ENTRIES SHOWN –
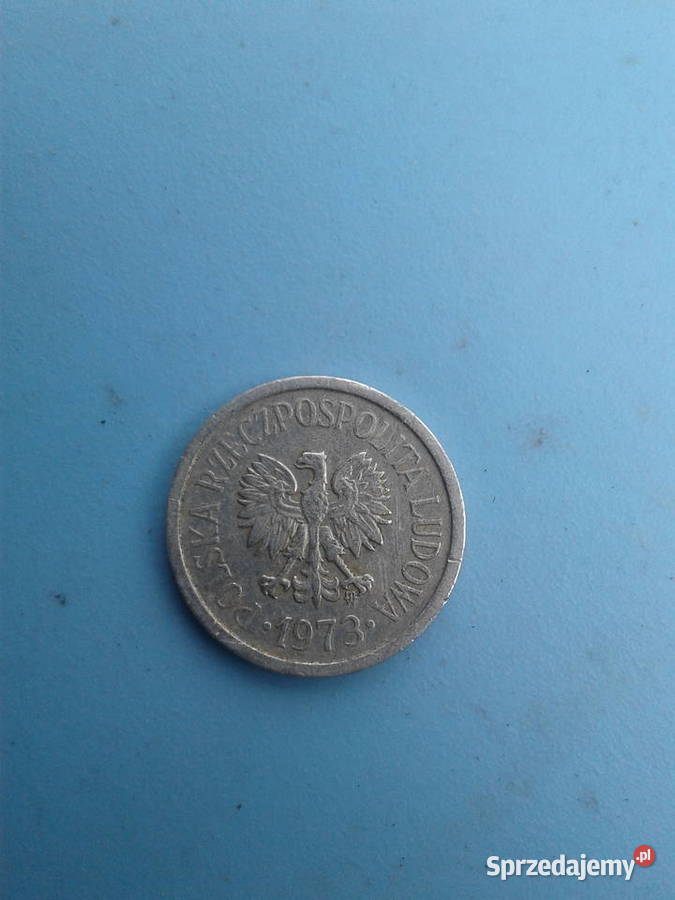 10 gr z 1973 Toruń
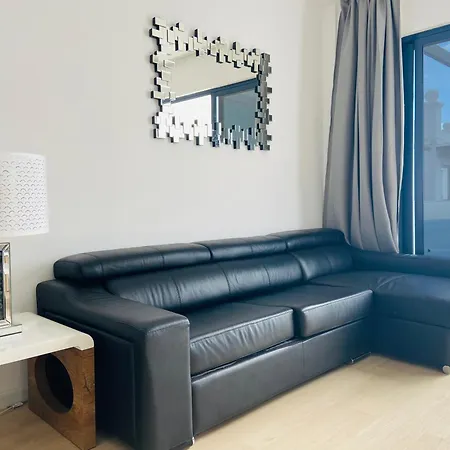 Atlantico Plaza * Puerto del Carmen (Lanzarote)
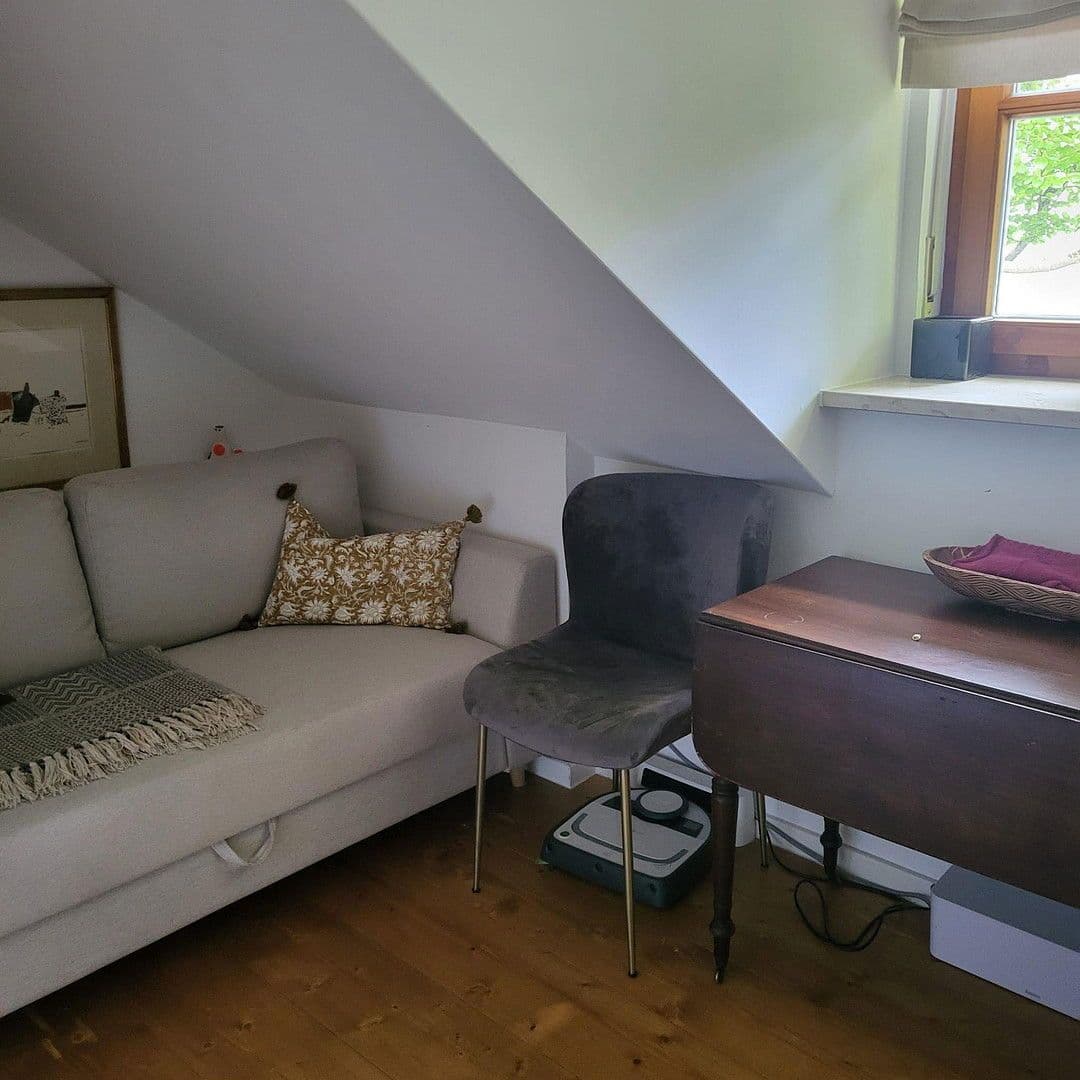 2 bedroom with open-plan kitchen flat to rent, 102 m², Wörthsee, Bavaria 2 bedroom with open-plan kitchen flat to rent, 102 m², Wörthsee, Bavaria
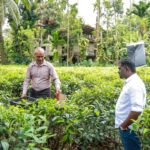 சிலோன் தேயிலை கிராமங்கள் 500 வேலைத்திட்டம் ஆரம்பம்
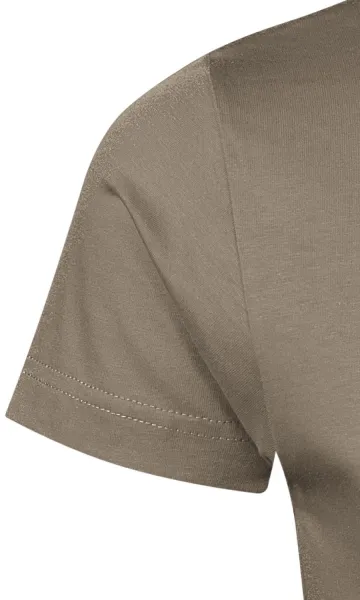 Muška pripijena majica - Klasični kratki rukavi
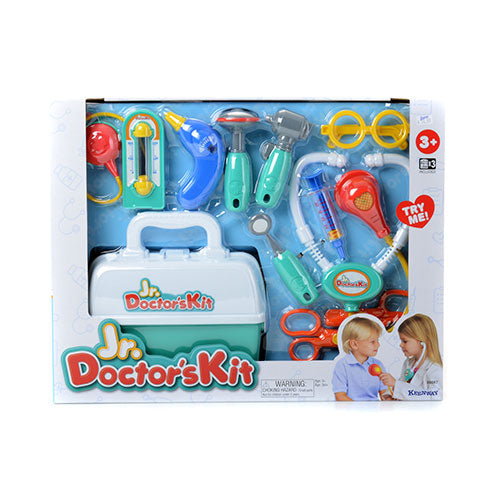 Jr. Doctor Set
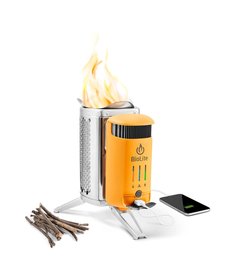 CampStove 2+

==

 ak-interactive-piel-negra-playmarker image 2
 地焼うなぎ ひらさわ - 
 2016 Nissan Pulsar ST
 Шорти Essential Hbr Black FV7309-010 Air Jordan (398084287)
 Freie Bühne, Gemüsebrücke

---

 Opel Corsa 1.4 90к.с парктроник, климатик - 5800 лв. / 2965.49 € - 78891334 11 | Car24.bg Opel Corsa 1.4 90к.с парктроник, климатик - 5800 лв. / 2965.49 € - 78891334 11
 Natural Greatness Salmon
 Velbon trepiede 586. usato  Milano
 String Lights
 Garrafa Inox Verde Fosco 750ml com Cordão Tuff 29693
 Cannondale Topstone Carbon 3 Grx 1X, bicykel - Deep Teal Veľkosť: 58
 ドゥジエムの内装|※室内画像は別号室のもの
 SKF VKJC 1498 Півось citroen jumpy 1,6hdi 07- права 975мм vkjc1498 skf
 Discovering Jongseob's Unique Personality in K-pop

GOAL OF THE EXERCISE – Lay out the items from the line containing "10 gr z 1973 Toruń" through the line containing "CampStove 2+" as a Markdown table with the columns Row and Caption, skipping any blank lines. Leave the pictures out of the table.

PROBLEM SOLUTION –
| Row | Caption |
|---|---|
| 1 |  10 gr z 1973 Toruń |
| 2 |  Atlantico Plaza * Puerto del Carmen (Lanzarote) |
| 3 |  2 bedroom with open-plan kitchen flat to rent, 102 m², Wörthsee, Bavaria 2 bedroom with open-plan kitchen flat to rent, 102 m², Wörthsee, Bavaria |
| 4 |  சிலோன் தேயிலை கிராமங்கள் 500 வேலைத்திட்டம் ஆரம்பம் |
| 5 |  Muška pripijena majica - Klasični kratki rukavi |
| 6 |  Jr. Doctor Set |
| 7 |  CampStove 2+ |